:: Exercise ::
From the line with "Which is correct: the" down to the final line of the material below, quote every line exactly and leave out all lines before it.

:: Dataset records ::
□ □ □ □
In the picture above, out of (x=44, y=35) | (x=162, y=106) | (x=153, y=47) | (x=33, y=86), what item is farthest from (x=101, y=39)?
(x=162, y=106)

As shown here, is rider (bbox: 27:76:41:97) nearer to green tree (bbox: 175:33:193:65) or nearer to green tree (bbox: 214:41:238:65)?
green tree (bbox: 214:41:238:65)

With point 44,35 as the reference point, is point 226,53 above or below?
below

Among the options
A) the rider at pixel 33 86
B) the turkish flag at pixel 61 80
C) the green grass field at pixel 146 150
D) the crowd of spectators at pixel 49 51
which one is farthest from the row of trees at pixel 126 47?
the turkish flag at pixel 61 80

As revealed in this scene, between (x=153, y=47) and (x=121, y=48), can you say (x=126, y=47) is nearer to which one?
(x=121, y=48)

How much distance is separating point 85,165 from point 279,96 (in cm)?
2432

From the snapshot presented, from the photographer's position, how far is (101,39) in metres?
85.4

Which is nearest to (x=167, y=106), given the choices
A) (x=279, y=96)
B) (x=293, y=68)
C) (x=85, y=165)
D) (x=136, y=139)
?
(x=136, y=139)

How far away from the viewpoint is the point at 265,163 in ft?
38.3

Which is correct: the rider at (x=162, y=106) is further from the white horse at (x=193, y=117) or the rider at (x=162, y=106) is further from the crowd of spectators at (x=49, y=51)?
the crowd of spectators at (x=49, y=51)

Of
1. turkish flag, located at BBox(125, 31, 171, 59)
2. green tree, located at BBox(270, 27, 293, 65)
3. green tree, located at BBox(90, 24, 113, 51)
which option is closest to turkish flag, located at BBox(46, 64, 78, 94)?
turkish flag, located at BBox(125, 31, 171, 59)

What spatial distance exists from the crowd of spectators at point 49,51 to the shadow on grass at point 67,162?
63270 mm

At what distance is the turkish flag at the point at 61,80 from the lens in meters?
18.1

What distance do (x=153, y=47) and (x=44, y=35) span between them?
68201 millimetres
□ □ □ □
:: Full solution ::
Which is correct: the rider at (x=162, y=106) is further from the white horse at (x=193, y=117) or the rider at (x=162, y=106) is further from the crowd of spectators at (x=49, y=51)?
the crowd of spectators at (x=49, y=51)

Of
1. turkish flag, located at BBox(125, 31, 171, 59)
2. green tree, located at BBox(270, 27, 293, 65)
3. green tree, located at BBox(90, 24, 113, 51)
which option is closest to turkish flag, located at BBox(46, 64, 78, 94)?
turkish flag, located at BBox(125, 31, 171, 59)

What spatial distance exists from the crowd of spectators at point 49,51 to the shadow on grass at point 67,162?
63270 mm

At what distance is the turkish flag at the point at 61,80 from the lens in meters?
18.1

What distance do (x=153, y=47) and (x=44, y=35) span between them?
68201 millimetres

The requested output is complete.